Gillard will be aiming to form her own government rather than the hung one she’s led with the support of independents and a Green.
In what thought to be an address to the National Press Club in Canberra, Gillard explained her desire to give Australia certaintly.
“Announcing the election date now enables individuals, investors and consumers to plan their year,” she said. “It gives shape and order to their year.
“I do this not to start the nation’s longest election campaign: quite the opposite. It should be clear to all which are the days of governing and which are the days of campaigning.”
The way Gillard and Opposition Leader Tony Abbott have been at each other’s throats has been almost like an election campaign, but Gillard insisted the long notice period means the year will be “not of fevered campaigning but of cool and reasoned deliberation”.
Parliament will be dissolved on August 12 ahead of the run up to the polls.
The long campaign is also expected to force Tony Abbott into announcing detailed policies, not platitudes to get cheap votes in the days ahead of the election.

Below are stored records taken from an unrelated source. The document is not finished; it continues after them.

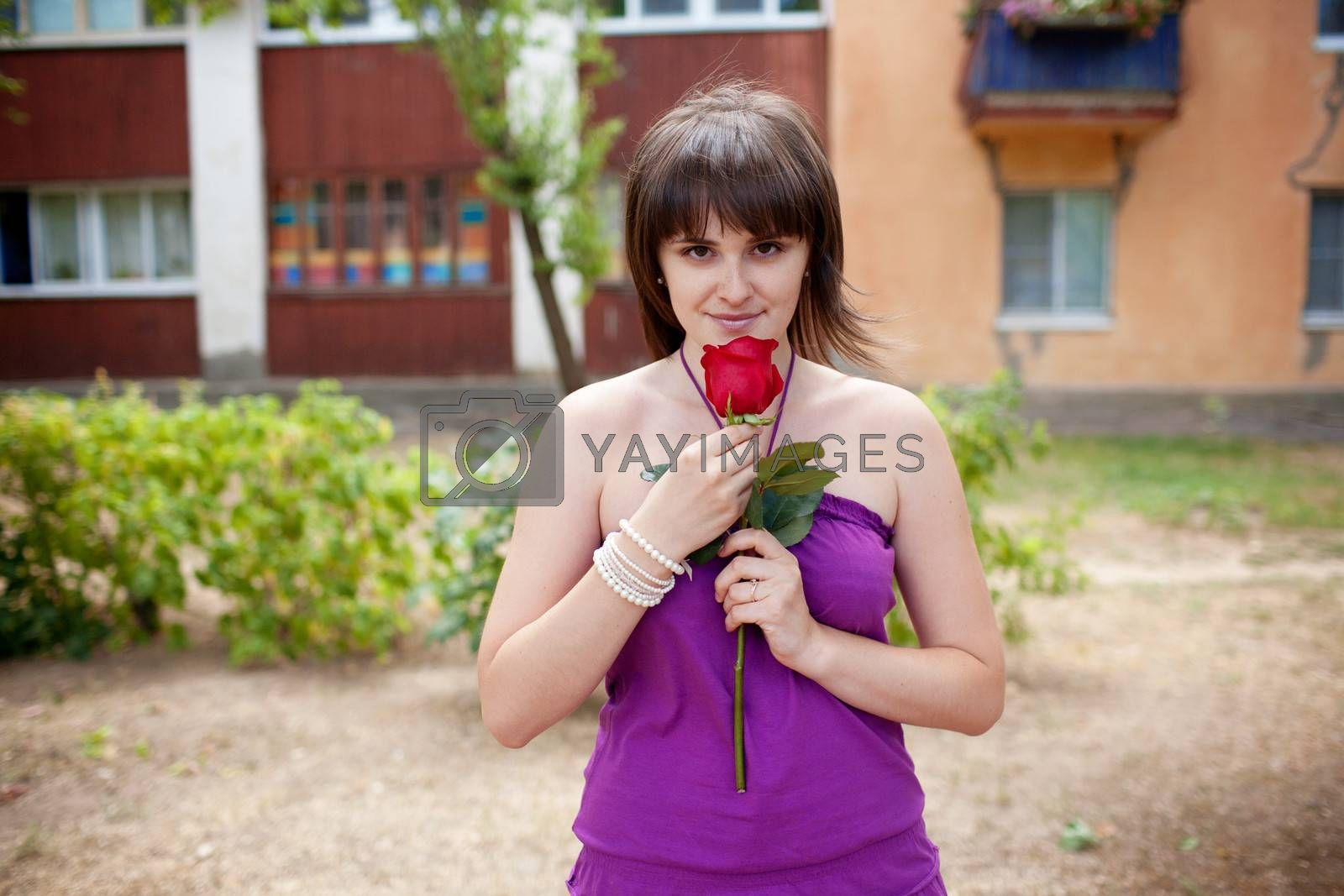 girl with red rose outdoor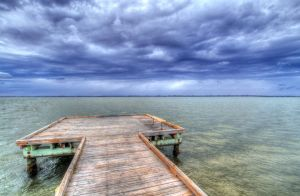 Crooked Pier over Green Water by Blaklisted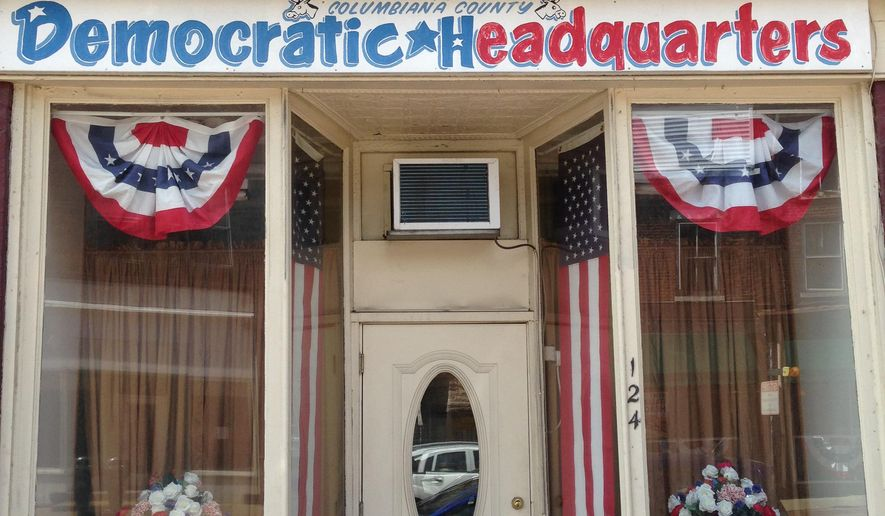 ADVANCE FOR SUNDAY, JUNE 19 - This Wednesday, June 8, 2016, photo shows the Democratic party headquarters for Columbiana County, Ohio, in a storefront along Lincoln Way (U.S. Route 30) one block east of the village square in Lisbon, Ohio. Appalachian Ohio, a swath of rural and industrial counties along the state's eastern border, is considered a small but mighty barometer of how voter disillusionment and anger will play out this election cycle. (AP Photo/Julie Carr Smyth)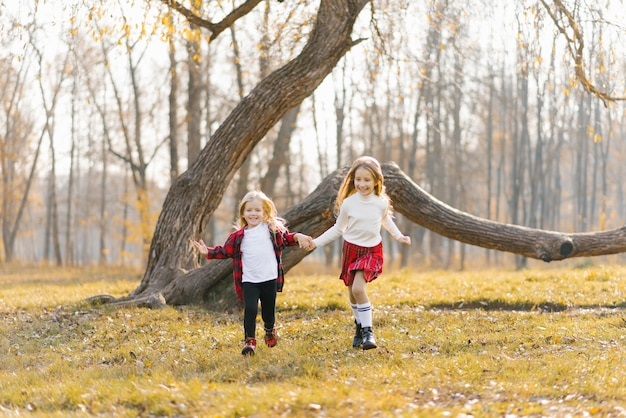 陽気で幸せな子供の肖像画、赤いチェックのシャツの女の子と公園で晴れた日に遊んでいる黒のレギンス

It will give her opponent “no excuses”.
“Australians are not interested in campaigns without content, [in] platitudes devoid of purpose,” she said.
Abbott welcomed the announcement and said his party was “so ready”.
“This election will be about trust,” he said. “Who do you trust to reduce the cost of living pressures? Who do you trust to boost small business security? And who do you trust to secure our borders?”
Polls are suggesting a tight race: Newspoll has the opposition marginally ahead 51 per cent to 49 per cent.
Both leaders aren’t especially popular, although Gillard leads Tony Abbott as preferred prime minister by 45 per cent to 33 per cent.